__Exercise details__:
Copy exactly, no pictures: every line from the one that contains "The Houston Podcast" through the end of the entries below.

*** Opening of The records ***

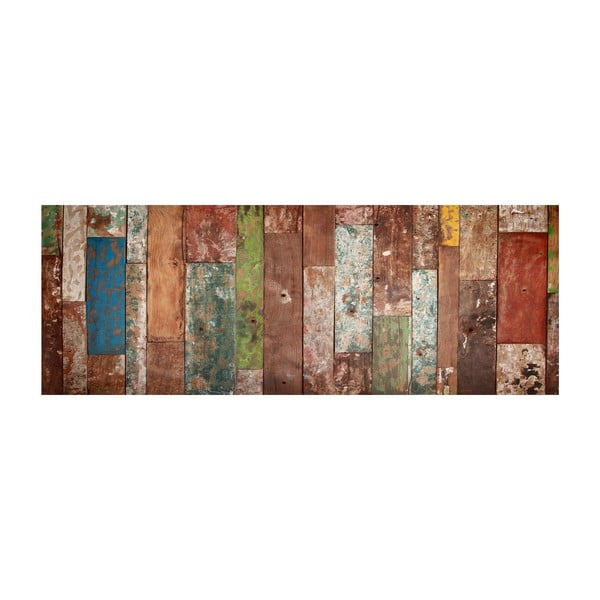 Vinylový koberec Industrialo Soho, 66x180 cm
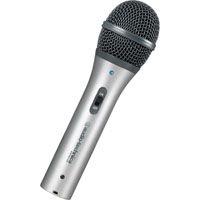 Audio Technica ATR2100USB Cardioid Dynamic USB Microphone - Silver - ATR2100USB - IN STOCK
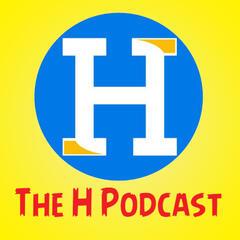 The Houston Podcast
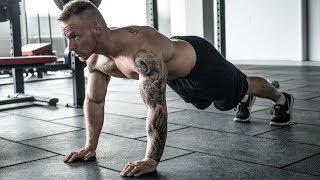OBERKÖRPER Workout mit dem eigenen Körpergewicht | Muskelaufbau ohne Geräte Zuhause | Calisthenics
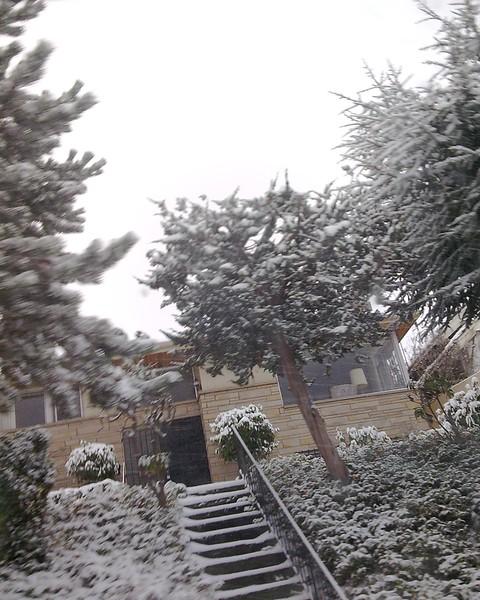 Picking Up Speed on snowy street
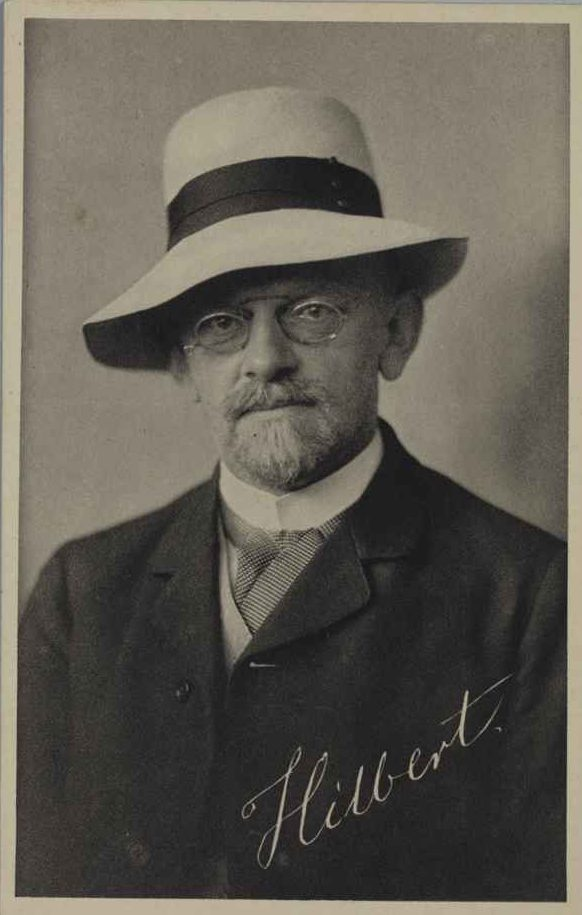 David Hilbert (1862–1943) Professor für Mathematik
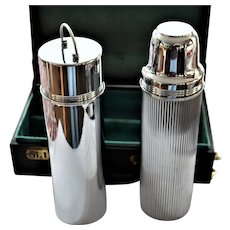 1917 Travel Thermos Set in Case, Landers Frary and Clark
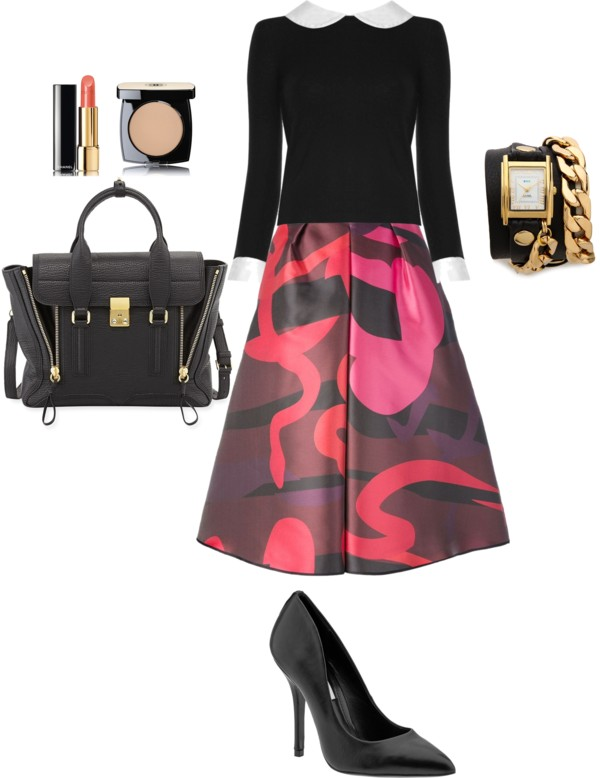 fall trends work outfit idea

*** Close of The records ***

__The answer__:
 The Houston Podcast
OBERKÖRPER Workout mit dem eigenen Körpergewicht | Muskelaufbau ohne Geräte Zuhause | Calisthenics
 Picking Up Speed on snowy street
 David Hilbert (1862–1943) Professor für Mathematik
 1917 Travel Thermos Set in Case, Landers Frary and Clark
 fall trends work outfit idea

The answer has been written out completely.